Snapchat parent reaches $35 million biometric privacy class-action settlement in Illinois

Illinois residents who use Snapchat may be eligible for payouts of between $58 and $117 in a class-action privacy settlement reached this month by the app’s parent company, Snap Inc.

The lawsuit alleges lenses and filters on Snapchat collect and store users’ biometric information without their informed consent in violation of Illinois’s biometric privacy law, which is among the strictest in the U.S.

Illinois residents who have used lenses or filters on Snapchat since Nov. 17, 2015 may be eligible for a cut of the $35 million settlement. Attorneys estimate 3.8 million people may be eligible; residents must submit a claim form by Nov. 5 to receive their payout if the settlement is approved, according to court documents.

The settlement was filed in the 18th Judicial Circuit Court in DuPage County and received preliminary approval from a judge Aug. 8. The lawsuit was originally filed in downstate Williamson County in November 2020 before proceeding to settlement talks this year. A final approval hearing in the case is scheduled for mid-November.

Snap did not admit wrongdoing in the settlement. In a statement, the company said it “continues to vehemently deny” its technology violates Illinois law and that it rolled out an in-app consent notice in the state earlier this year “out of an abundance of caution.”

“Lenses do not collect biometric data that can be used to identify a specific person, or engage in facial identification,” Snap said. “For example, Lenses can be used to identify an eye or a nose as being part of a face, but cannot identify an eye or a nose as belonging to any specific person.”

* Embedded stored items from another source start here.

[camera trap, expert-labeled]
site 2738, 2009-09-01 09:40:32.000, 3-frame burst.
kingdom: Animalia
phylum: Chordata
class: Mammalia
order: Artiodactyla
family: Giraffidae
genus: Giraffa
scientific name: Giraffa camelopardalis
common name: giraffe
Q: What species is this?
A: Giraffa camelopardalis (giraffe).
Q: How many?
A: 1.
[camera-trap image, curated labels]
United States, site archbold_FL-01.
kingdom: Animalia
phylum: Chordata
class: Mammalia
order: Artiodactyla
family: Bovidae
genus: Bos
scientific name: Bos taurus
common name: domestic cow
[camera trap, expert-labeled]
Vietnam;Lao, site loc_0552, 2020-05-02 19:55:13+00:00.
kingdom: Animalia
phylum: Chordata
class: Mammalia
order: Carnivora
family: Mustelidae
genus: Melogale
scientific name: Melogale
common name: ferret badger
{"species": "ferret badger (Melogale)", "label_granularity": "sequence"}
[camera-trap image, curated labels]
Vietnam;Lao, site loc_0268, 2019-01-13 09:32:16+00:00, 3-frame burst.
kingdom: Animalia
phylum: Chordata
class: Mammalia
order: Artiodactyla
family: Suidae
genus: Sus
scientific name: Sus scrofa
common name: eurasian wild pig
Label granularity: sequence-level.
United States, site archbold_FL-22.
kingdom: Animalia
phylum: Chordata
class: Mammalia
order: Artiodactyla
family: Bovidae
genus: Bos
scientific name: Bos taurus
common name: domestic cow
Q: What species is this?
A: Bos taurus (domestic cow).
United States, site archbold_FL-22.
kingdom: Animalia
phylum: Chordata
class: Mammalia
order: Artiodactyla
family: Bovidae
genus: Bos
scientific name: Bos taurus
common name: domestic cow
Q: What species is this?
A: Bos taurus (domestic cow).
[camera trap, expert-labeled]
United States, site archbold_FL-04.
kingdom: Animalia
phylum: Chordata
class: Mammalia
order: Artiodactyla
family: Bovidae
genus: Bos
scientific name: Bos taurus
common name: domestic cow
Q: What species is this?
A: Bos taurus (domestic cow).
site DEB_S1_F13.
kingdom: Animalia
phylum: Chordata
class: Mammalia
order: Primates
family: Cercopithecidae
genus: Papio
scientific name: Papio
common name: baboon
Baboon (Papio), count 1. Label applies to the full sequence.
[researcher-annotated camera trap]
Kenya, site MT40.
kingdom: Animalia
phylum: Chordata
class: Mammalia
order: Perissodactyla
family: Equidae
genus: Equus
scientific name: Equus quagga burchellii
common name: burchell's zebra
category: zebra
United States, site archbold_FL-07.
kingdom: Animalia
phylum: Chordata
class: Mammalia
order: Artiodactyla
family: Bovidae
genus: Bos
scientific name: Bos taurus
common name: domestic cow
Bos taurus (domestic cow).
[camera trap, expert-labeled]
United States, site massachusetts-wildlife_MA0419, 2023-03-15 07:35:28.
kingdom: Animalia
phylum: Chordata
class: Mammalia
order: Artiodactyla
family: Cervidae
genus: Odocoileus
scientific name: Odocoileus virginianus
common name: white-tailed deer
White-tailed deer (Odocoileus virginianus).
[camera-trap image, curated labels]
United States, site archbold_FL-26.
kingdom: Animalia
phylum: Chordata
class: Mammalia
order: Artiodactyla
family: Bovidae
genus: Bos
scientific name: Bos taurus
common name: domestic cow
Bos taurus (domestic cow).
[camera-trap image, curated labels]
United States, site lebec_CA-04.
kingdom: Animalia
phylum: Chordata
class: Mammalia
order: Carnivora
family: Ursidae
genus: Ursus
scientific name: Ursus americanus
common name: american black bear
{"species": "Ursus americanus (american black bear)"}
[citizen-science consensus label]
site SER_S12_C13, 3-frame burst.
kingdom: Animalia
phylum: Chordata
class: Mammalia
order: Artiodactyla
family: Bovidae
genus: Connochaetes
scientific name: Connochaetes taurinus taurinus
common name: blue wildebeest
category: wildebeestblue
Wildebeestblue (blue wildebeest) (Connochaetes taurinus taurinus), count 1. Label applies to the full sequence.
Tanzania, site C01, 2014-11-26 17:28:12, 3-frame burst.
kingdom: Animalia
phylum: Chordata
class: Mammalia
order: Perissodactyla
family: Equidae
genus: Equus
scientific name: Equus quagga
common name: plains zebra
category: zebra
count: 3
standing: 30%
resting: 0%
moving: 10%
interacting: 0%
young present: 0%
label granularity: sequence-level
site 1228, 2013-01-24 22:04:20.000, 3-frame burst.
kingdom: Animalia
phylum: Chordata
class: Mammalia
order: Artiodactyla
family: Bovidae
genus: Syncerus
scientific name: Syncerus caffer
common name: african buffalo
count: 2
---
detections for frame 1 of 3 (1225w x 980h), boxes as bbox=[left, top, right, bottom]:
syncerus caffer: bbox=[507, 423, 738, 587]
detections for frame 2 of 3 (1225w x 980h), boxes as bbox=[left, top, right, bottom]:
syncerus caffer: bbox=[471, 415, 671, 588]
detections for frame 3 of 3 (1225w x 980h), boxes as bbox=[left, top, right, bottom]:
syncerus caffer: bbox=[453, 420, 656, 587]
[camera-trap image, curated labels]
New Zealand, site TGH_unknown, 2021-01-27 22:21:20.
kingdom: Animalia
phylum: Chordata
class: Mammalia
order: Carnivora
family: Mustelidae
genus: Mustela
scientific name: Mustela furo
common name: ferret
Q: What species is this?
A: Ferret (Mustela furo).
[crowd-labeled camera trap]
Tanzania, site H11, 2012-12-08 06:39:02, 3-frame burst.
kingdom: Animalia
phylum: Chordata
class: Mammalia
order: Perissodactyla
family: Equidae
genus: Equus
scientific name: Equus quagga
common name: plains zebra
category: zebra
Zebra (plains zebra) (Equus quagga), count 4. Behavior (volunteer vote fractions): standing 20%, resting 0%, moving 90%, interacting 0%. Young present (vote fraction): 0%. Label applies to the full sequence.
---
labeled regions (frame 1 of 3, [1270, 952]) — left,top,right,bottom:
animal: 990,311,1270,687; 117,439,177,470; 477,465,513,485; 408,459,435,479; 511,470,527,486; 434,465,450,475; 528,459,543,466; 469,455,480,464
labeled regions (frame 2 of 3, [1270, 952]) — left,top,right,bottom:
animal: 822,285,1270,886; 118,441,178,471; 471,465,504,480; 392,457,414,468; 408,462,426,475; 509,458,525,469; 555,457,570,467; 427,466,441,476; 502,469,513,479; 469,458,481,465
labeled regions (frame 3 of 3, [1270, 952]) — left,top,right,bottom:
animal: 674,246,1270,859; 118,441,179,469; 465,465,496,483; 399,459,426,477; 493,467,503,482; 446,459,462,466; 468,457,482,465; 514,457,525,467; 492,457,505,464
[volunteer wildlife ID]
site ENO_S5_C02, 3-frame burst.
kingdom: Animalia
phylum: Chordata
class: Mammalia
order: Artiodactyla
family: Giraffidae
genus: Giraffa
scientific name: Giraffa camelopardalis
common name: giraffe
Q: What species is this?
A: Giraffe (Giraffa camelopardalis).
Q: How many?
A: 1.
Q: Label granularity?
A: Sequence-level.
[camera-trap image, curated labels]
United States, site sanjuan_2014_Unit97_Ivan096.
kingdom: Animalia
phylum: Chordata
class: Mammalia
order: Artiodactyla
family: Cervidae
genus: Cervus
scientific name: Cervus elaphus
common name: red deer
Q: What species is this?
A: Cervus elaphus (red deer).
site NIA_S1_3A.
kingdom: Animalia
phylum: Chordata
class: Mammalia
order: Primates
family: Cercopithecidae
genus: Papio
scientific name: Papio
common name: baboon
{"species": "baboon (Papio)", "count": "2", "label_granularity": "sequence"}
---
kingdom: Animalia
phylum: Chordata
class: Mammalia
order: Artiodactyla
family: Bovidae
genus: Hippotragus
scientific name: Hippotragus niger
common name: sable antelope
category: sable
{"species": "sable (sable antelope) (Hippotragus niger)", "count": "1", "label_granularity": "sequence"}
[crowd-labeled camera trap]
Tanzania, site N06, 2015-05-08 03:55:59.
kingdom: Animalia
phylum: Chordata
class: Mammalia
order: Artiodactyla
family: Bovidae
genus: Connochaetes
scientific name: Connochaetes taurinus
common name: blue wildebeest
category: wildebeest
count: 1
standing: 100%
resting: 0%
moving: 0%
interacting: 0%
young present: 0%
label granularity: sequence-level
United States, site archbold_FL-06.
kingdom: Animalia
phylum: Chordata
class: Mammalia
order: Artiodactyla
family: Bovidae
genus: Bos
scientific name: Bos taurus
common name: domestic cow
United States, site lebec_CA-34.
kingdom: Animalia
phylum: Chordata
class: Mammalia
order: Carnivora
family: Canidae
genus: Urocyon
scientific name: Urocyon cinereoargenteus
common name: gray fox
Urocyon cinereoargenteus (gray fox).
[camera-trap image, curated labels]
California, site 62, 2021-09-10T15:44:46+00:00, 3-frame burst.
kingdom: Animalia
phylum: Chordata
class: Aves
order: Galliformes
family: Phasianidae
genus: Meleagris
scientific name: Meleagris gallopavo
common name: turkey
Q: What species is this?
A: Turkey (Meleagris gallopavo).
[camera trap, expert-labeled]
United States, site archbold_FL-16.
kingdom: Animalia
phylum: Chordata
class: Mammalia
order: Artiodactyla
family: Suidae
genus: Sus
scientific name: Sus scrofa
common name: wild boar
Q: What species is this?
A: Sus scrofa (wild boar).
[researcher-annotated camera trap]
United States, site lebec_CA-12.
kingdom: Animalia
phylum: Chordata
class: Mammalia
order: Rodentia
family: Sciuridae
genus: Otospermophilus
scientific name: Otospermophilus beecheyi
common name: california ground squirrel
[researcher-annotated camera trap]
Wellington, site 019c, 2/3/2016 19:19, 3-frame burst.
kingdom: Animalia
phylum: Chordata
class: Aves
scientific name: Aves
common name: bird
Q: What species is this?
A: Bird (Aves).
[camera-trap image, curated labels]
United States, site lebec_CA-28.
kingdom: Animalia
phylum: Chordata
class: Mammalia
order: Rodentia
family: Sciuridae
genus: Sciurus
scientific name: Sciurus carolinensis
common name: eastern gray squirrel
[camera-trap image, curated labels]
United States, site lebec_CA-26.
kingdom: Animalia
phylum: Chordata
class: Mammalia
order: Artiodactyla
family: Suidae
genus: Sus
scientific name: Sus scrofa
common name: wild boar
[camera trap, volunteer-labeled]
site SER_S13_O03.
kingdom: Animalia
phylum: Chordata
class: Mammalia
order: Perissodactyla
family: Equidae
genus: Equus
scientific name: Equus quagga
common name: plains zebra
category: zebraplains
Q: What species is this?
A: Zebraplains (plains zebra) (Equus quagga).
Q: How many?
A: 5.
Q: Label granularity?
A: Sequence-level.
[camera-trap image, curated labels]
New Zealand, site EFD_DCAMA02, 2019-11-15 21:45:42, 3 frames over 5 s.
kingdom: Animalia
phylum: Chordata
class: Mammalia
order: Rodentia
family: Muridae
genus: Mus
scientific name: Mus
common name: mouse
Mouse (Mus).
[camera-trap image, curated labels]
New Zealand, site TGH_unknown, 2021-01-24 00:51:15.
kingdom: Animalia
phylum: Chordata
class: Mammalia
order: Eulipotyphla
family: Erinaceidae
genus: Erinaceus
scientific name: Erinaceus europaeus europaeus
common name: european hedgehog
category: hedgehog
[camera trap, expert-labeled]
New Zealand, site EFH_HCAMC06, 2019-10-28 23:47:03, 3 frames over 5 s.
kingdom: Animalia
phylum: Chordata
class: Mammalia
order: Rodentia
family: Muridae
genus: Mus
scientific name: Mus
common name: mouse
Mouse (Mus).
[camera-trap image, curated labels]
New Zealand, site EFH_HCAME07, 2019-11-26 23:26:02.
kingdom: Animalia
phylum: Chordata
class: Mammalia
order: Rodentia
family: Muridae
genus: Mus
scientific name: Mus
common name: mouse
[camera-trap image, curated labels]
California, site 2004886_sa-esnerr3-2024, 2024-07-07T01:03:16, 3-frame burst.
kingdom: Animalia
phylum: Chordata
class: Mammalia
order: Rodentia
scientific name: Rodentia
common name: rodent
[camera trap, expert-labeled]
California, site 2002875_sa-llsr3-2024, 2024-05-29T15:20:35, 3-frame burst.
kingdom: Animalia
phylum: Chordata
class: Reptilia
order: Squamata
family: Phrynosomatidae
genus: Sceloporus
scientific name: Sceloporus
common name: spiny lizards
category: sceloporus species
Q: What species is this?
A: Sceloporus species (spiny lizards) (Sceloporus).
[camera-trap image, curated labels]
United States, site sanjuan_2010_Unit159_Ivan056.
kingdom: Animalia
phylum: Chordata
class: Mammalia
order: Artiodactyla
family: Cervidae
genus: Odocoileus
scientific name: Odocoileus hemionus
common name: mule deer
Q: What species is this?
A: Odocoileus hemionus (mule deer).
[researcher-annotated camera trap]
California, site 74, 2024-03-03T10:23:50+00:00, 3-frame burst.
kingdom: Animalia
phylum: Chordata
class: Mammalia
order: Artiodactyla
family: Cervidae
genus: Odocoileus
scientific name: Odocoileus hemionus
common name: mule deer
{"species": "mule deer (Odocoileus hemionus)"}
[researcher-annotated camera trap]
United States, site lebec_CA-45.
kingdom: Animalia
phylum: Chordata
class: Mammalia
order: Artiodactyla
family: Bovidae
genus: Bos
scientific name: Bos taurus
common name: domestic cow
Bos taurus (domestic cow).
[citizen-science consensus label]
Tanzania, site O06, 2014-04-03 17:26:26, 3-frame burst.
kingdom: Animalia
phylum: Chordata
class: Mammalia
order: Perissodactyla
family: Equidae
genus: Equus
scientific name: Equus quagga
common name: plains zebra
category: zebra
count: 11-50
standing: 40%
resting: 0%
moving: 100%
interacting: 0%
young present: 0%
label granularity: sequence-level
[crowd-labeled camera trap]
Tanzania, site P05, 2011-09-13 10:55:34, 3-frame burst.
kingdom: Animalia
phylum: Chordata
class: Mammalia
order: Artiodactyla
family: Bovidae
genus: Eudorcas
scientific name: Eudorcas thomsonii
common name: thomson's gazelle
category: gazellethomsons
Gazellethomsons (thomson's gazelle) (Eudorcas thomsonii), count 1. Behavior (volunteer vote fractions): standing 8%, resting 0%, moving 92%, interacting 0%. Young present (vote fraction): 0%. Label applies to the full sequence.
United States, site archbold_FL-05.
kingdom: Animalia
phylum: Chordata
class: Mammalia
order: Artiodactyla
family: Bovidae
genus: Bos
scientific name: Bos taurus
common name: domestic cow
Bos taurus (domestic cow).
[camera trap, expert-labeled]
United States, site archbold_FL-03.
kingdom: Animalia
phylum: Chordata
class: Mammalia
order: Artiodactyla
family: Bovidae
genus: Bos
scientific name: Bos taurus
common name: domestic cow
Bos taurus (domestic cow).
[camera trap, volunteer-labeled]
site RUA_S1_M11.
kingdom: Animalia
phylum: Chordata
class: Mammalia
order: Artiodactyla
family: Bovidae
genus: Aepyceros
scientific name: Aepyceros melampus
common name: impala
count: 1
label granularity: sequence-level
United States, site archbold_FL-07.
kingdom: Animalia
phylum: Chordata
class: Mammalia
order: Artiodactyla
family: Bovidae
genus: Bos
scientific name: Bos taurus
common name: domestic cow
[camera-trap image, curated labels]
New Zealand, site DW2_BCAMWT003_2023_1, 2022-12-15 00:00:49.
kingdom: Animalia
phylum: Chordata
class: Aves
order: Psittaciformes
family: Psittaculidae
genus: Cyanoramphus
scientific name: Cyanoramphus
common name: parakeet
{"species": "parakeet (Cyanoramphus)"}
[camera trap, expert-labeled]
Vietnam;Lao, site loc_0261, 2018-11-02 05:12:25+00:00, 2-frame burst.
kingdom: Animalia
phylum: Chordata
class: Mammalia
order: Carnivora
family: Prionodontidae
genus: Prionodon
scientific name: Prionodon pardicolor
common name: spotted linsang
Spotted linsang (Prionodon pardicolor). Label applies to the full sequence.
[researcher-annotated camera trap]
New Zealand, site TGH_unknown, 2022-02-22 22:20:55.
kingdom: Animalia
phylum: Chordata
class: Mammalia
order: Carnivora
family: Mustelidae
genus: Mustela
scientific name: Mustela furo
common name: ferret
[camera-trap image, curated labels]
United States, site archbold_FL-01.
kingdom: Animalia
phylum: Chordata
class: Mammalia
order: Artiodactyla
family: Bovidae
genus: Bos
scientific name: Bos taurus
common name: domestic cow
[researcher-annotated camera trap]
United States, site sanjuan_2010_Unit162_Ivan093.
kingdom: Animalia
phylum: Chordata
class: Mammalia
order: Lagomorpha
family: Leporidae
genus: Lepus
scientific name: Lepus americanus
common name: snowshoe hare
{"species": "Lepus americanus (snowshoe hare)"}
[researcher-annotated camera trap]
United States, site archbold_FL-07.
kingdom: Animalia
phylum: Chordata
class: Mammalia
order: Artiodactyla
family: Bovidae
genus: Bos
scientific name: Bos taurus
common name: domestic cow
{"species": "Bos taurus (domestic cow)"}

Snap said the data used to power lenses is never sent to the company’s servers and does not leave users’ mobile devices.

An attorney for the plaintiffs could not be reached.

The Illinois Biometric Information Privacy Act, passed in 2008, requires prior notification and consent before a private entity can collect and save biometric data. The law, which is unusual in part because it allows private citizens to sue companies, has led to hundreds of lawsuits across the state and the U.S.

In May, a federal lawsuit was filed against Snap over its use of augmented reality filters. On Monday, the judge in that case granted Snap a stay in that case until the Illinois Supreme Court issues a decision on another biometric privacy case involving White Castle.

This spring, some Illinois Facebook users received checks for nearly $400 after Facebook settled a $650 million class-action lawsuit over its facial tagging feature. And in April, Google reached a $100 million settlement after a lawsuit alleged the company’s face-grouping tool, which sorts similar faces on Google Photos, also ran afoul of the law.

A final approval hearing in the Google case is scheduled for late September. The deadline for class members to submit claim forms is Sept. 24. Attorneys estimate that each class member — Illinois residents who have appeared in an image on Google Photos within the last seven years — will be eligible for a payout of between $200 and $400.

In May, Meta removed some augmented reality features — such as avatars and filters — from Facebook and Instagram in Illinois. At the time, a company spokesperson maintained the technology was not facial recognition, saying it had removed the features “to prevent meritless and distracting litigation.” The company said it planned to reintroduce the features on an opt-in basis.